1001 Albums You Must Hear Before You Die: 100. Nico – Chelsea Girl (1967)
Well done, if you're reading this, on making it to the hundredth album. As I've mentioned a few times prior, feel free to comment with your experiences or opinions on any of the albums on this list.
Although this is a Nico solo album, there’s a lot of involvement from her former Velvet Underground bandmates Lou Reed and John Cale, who wrote some of the tracks (arguably the best ones) and play backing. Nico apparently wanted drums, of which there are none, and hated that the arrangers added strings and flute overdubs to her recording.

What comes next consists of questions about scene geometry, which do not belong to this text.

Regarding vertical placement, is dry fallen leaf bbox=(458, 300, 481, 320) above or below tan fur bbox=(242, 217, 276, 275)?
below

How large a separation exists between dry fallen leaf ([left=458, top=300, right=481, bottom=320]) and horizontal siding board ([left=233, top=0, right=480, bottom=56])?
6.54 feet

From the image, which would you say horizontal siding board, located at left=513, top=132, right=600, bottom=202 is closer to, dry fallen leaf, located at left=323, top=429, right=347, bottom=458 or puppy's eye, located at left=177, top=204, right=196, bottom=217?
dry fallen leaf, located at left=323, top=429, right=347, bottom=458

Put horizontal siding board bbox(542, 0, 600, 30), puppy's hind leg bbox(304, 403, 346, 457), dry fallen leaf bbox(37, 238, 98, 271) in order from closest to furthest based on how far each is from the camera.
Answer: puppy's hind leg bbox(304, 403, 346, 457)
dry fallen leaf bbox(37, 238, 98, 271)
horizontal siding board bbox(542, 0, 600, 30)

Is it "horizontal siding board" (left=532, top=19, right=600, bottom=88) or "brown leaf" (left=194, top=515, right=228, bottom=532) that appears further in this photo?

I’m kind of inclined to agree with her on
this, the strings and flute make the music softer and a little bit bland, her
raw (and sometimes a bit flat, to be honest) voice was better suited with the
Velvet Underground sound, the overdubs want to turn her into an Ella Fitzgerald
kind of vocalist, and she’s not.
The first two tracks – The Fairest Of The
Season and These Days are pretty good, sounding a little like a Nick Drake with
their opening guitar arpeggios and wistful theme. Winter Song is very folky –
here’s where the flute really gets intrusive I think, as it does on Chelsea
Girls, where the parade of different oddall socialite characters shows the clear Lou Reed
influences, and it feels like it ought to have been arranged with Velvet
Underground backing rather than the strings/flute nonsense. Yes, I’m really
agreeing with Nico about the arrangement.

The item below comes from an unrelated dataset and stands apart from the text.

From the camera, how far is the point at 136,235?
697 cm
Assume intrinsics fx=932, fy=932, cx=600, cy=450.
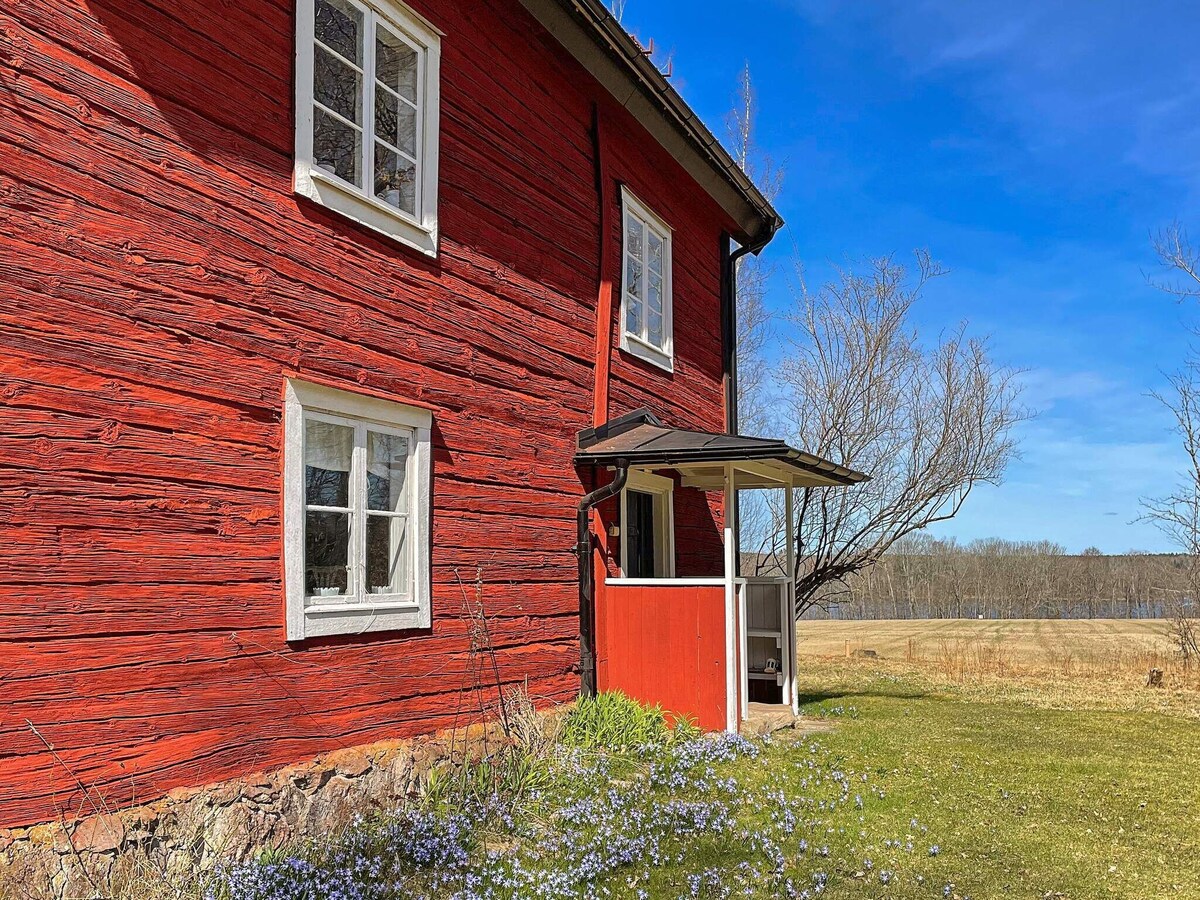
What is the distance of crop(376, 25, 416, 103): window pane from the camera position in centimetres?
639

With her German accent, and the fact that
being slightly deaf she found it hard to hit a note accurately, her voice is
quite distinctive and not the most melodic in the world, but really she’s not
much different to, say Leonard Cohen or Reed himself. This is another album I
had to go back to listen to because my notes weren’t up to snuff, and it’s
better the second time through. I think all the truly good ones take a few
listens to really “get”.
I was going to say that we're now 10% of the way through, but actually the list I'm using compiles all of the editions of the 1001 Albums, and is actually closer to 1080. Ah well. Onwards.